Zur Kontrolle des ländlichen Raumes und mobiler Randgruppen unternahmen zahlreiche deutsche Territorien bereits seit Beginn des 18. Jahrhunderts Versuche, exekutive Polizeikräfte zu etablieren. Das Modell eines mobilen, supraterritorial agierenden Polizeiorgans, das Karl Härter am Beispiel des vom Oberrheinischen Reichskreis eingesetzten Kreisleutnants beschreibt, konnte sich letztlich allerdings nicht dauerhaft etablieren. Andererseits erblickt André Holenstein in den badischen Hatschieren, die ebenfalls vor allem mit der Verfolgung von Vaganten sowie zur Aufsicht über die Policeygesetze beauftragt waren, einen wichtigen Ansatzpunkt für die Professionalisierung der Sicherheitsorganisation im Landesinneren.

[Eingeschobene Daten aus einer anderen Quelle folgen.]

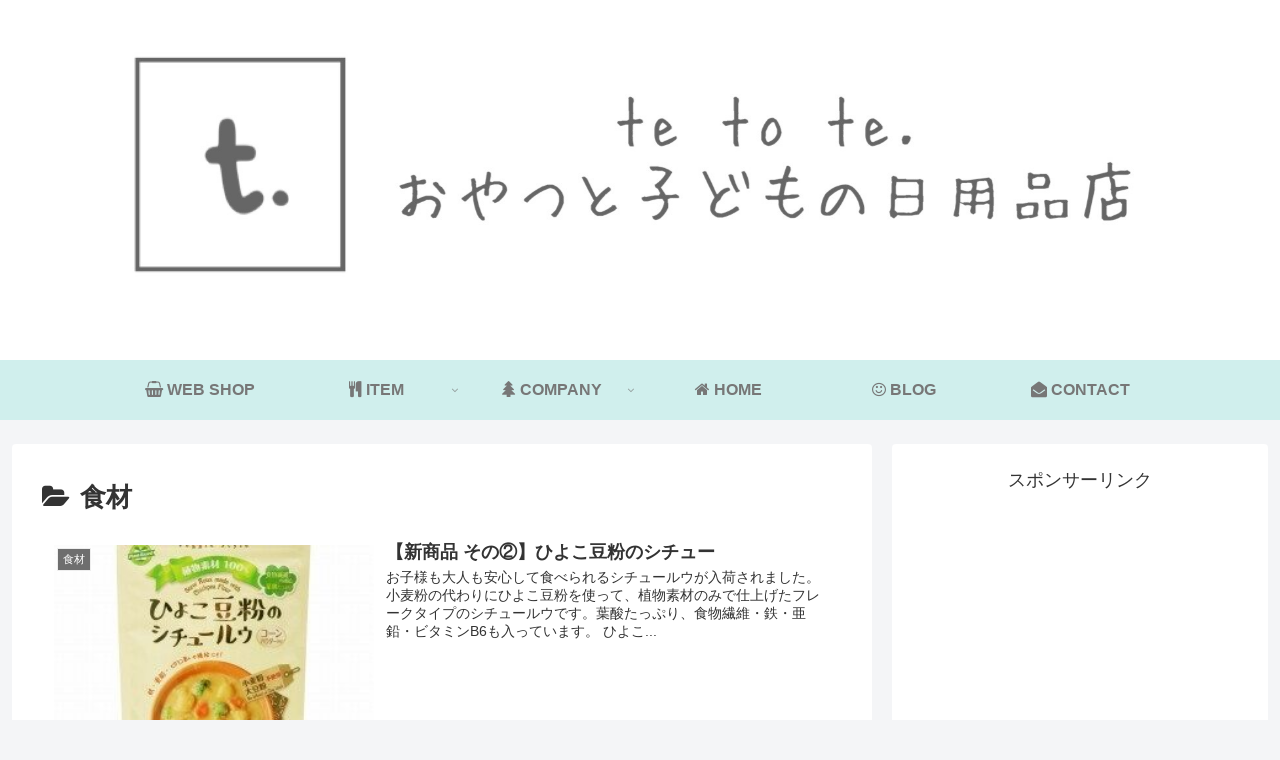

--- FILE ---
content_type: text/html; charset=utf-8
request_url: https://www.google.com/recaptcha/api2/aframe
body_size: 267
content:
<!DOCTYPE HTML><html><head><meta http-equiv="content-type" content="text/html; charset=UTF-8"></head><body><script nonce="rJuVcuK5jePkEnPu42YPGQ">/** Anti-fraud and anti-abuse applications only. See google.com/recaptcha */ try{var clients={'sodar':'https://pagead2.googlesyndication.com/pagead/sodar?'};window.addEventListener("message",function(a){try{if(a.source===window.parent){var b=JSON.parse(a.data);var c=clients[b['id']];if(c){var d=document.createElement('img');d.src=c+b['params']+'&rc='+(localStorage.getItem("rc::a")?sessionStorage.getItem("rc::b"):"");window.document.body.appendChild(d);sessionStorage.setItem("rc::e",parseInt(sessionStorage.getItem("rc::e")||0)+1);localStorage.setItem("rc::h",'1769233021161');}}}catch(b){}});window.parent.postMessage("_grecaptcha_ready", "*");}catch(b){}</script></body></html>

Teilweise bis zur Mitte des 19. Jahrhunderts füllte das Militär noch ganz entscheidende Lücken im Sicherheitswesen. Jutta Nowosadtko zeigt am Beispiel von Münster die polizeilichen Aktivitäten der Garnisonssoldaten, macht aber zu Recht auch auf das allgemeine Forschungsdefizit hinsichtlich dieser Rolle der bewaffneten Macht aufmerksam. Als in der ersten Hälfte des 19. Jahrhunderts auf Grund politischer Umbrüche ein teilweises Sicherheitsvakuum entstand, griff man noch einmal auf das mittelalterliche Modell der von Bürgern gestellten Stadtwachen zurück. Ralf Pröves Beitrag dokumentiert jedoch, dass diese Struktur angesichts der gesellschaftspolitischen Verwerfungen sowie durch das dichter werdende Netz moderner Polizeieinrichtungen keine Überlebenschance hatte.

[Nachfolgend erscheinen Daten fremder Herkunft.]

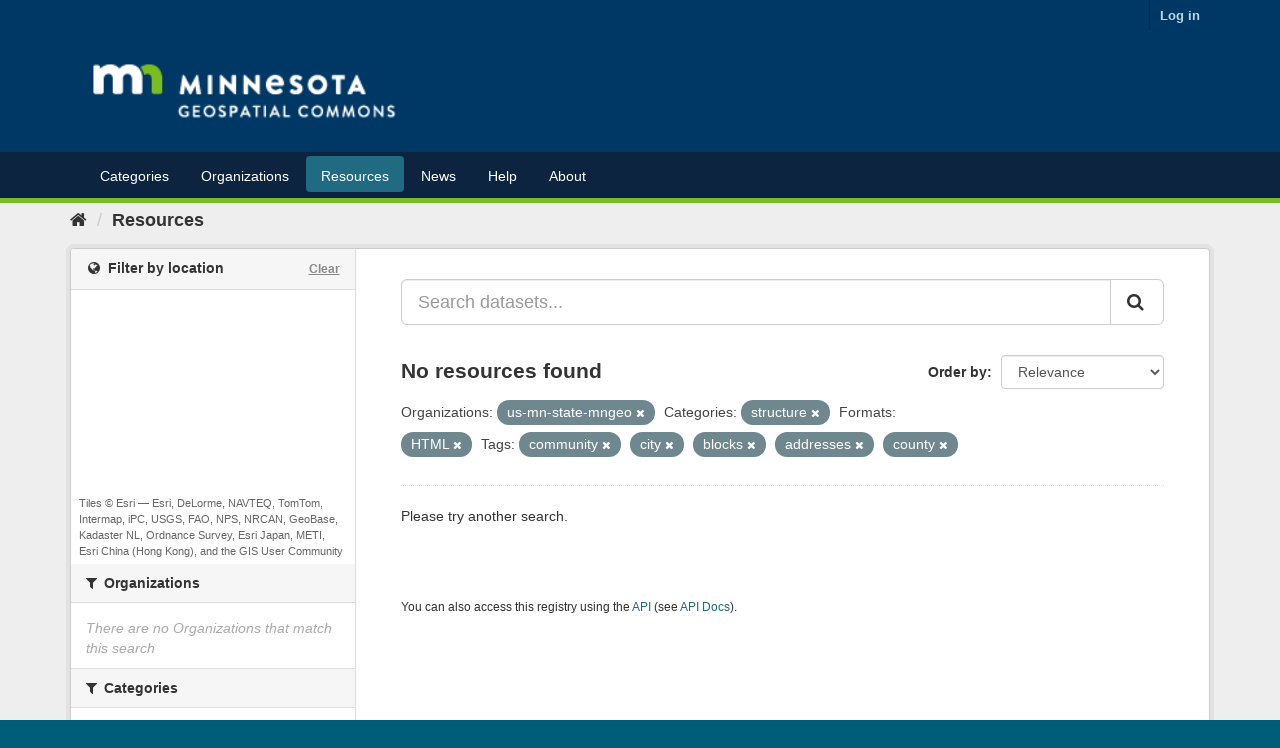

--- FILE ---
content_type: text/plain; charset=UTF-8
request_url: https://gisdata.mn.gov/c99a4269-161c-4242-a3f0-28d44fa6ce24?
body_size: 104
content:
{"ssresp":"2","jsrecvd":"true","__uzmaj":"50aaee47-8dd3-448d-85b5-09ee71e8f0a9","__uzmbj":"1768909296","__uzmcj":"810701080289","__uzmdj":"1768909296","jsbd2":"792a4f19-bpq1-0f96-59d7-60ba4cbd46ae"}

--- FILE ---
content_type: text/plain; charset=UTF-8
request_url: https://gisdata.mn.gov/c99a4269-161c-4242-a3f0-28d44fa6ce24?
body_size: 212
content:
{"ssresp":"2","jsrecvd":"true","__uzmaj":"cab4a49c-fac2-4646-8137-4ee5db13548d","__uzmbj":"1768909296","__uzmcj":"430881080511","__uzmdj":"1768909296","__uzmlj":"OM76TEeWvT3KV5Ycn25CUb8W/8RqUX8Arr9xZ2rB+pg=","__uzmfj":"7f9000cab4a49c-fac2-4646-8137-4ee5db13548d1-17689092966190-002b263afc33589ca1910","uzmxj":"7f9000000ac8e2-11ff-470e-9d49-2142a00bf08d1-17689092966190-4e93d789219c07ef10","dync":"uzmx","jsbd2":"6fd14a4e-bpq1-0f96-9451-289f72708c4e","mc":{},"mct":""}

Justus Goldmann behandelt dann einen wohlfahrtlichen Tätigkeitsbereich der Polizei, der im 18. und 19. Jahrhundert eine noch ganz wichtige Funktion hatte, nämlich die medizinische Erstversorgung bei Notfällen. Den Abschluss bildet Vadim Oswalt, der der Stellung verschiedener württembergischer Exekutivkräfte – Landjäger, Wegknechte und Feuerschauer – am flachen Land des 19. Jahrhunderts nachspürt und zeigt, dass es Bereiche der ländlichen Lebenswelt gab, in denen staatlichen Interventionen Grenzen gesetzt waren.
Die durchwegs gehaltvollen Beiträge dieses Sammelbandes werden durch eine ausführliche Bibliographie zum Thema abgerundet. Insgesamt ist es den Autoren und Autorinnen gelungen, viele neue Schlaglichter auf die bislang in der Forschung noch wenig beachtete Entwicklung der Ordnungskräfte und damit auch der Durchsetzung von Herrschaft im vormodernen Europa zu werfen.